In this decade’s redistricting, the major constitutional development, apart from Shelby County v. Holder, has been the court’s commitment to ensuring that intentional race-based districting not take place except where a strong basis exists for concluding that the Voting Rights Act actually requires it. The first stages were the Alabama cases in 2015, Alabama Legislative Black Caucus v. Alabama and Alabama Democratic Conference v. Alabama. Those cases established the foundational principle that states cannot mistakenly invoke the VRA to engage in excessive and unjustified uses of race in redistricting. Thus, race-based districting absent a strong basis for concluding that the VRA requires it violates the Constitution.

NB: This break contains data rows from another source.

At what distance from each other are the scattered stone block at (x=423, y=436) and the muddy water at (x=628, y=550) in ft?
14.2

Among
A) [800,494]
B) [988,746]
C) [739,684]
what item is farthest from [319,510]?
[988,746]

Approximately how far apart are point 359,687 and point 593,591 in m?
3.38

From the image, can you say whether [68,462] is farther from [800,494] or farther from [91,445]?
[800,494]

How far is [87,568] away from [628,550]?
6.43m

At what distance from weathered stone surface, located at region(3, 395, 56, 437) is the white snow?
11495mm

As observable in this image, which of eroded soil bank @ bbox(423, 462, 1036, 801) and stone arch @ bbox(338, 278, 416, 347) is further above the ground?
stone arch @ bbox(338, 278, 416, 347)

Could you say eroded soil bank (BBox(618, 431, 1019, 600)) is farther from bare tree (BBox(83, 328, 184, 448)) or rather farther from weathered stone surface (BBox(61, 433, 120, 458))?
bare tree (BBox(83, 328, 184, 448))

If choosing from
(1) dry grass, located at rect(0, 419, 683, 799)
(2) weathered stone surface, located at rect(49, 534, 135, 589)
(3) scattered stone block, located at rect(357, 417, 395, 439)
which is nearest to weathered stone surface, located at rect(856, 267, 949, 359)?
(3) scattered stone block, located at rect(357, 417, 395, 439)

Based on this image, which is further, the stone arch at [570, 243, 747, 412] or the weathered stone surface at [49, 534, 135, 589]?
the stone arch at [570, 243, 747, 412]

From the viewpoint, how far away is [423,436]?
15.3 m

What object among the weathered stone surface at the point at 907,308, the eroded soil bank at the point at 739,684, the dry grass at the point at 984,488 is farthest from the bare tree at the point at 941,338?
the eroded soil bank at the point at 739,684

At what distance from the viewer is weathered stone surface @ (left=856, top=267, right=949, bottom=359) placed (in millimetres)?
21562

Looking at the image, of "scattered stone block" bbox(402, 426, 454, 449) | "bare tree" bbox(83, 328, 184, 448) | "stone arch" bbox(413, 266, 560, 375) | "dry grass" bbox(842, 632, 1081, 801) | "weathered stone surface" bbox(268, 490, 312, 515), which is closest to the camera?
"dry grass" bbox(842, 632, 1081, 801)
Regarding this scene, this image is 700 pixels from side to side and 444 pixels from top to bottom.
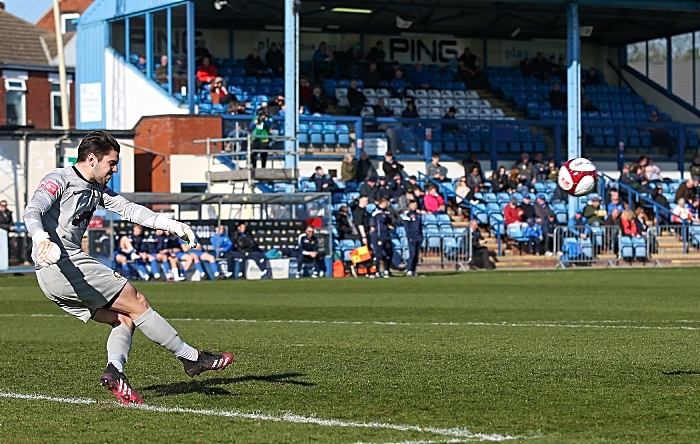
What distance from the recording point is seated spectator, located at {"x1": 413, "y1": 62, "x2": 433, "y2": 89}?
39531mm

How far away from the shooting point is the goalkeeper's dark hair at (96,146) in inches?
289

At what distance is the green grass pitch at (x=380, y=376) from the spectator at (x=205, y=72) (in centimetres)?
1912

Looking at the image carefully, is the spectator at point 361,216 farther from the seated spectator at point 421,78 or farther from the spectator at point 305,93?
the seated spectator at point 421,78

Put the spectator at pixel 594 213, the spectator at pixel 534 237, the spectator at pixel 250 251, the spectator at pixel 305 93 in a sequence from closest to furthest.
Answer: the spectator at pixel 250 251 < the spectator at pixel 534 237 < the spectator at pixel 594 213 < the spectator at pixel 305 93

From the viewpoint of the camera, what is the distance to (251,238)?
26531 mm

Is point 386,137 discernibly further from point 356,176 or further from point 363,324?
point 363,324

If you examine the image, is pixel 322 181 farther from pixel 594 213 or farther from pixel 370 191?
pixel 594 213

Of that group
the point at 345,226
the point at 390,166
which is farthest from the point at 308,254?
the point at 390,166

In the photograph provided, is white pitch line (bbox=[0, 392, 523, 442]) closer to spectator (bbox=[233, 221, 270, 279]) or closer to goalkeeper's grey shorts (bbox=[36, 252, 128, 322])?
goalkeeper's grey shorts (bbox=[36, 252, 128, 322])

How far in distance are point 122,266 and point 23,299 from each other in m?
5.84

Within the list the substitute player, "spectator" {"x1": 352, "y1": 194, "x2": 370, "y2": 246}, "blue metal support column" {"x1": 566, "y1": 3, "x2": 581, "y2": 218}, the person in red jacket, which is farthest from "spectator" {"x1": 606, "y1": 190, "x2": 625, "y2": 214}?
the substitute player

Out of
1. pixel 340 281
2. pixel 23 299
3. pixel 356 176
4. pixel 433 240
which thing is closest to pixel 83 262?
pixel 23 299

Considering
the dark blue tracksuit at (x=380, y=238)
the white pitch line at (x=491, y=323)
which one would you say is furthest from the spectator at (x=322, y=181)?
the white pitch line at (x=491, y=323)

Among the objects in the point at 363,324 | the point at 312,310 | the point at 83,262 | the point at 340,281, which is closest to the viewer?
the point at 83,262
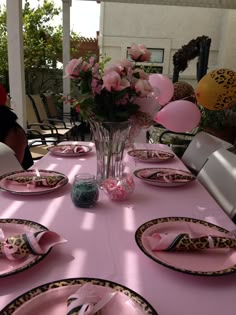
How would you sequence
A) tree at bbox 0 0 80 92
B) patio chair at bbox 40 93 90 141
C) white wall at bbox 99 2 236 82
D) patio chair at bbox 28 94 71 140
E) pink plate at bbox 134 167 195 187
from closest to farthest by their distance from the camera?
pink plate at bbox 134 167 195 187, patio chair at bbox 28 94 71 140, patio chair at bbox 40 93 90 141, tree at bbox 0 0 80 92, white wall at bbox 99 2 236 82

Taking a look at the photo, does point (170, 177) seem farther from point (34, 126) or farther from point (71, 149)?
point (34, 126)

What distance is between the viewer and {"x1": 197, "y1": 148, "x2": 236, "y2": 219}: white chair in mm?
1383

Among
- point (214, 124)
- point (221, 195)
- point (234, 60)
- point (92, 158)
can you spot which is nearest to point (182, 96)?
point (214, 124)

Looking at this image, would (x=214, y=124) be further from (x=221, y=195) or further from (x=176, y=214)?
(x=176, y=214)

As the two racial redistricting cases decided this term — Bethune-Hill v. Virginia Board of Elections from Virginia and now Cooper v. Harris from North Carolina – further reveal, the court simply is not going to permit states to be casual in invoking the VRA to justify race-based districting. Bethune-Hill  added to the Alabama cases by clarifying  an important issue: that a racial gerrymander can exist even when states follow traditional districting principles, if voters have still been predominantly sorted into districts by race. Cooper now adds further bricks to the barrier against unnecessary racial redistricting by holding that the VRA does not require – and the Constitution does not permit – the intentional creation of majority-minority districts if interracial political coalitions are already providing minorities effective electoral opportunities. Remarkably, it is now clear that the justices are unanimous, despite all their other differences, in their commitment to ensuring that, in drawing districts, race not be used in excessive and unjustified ways.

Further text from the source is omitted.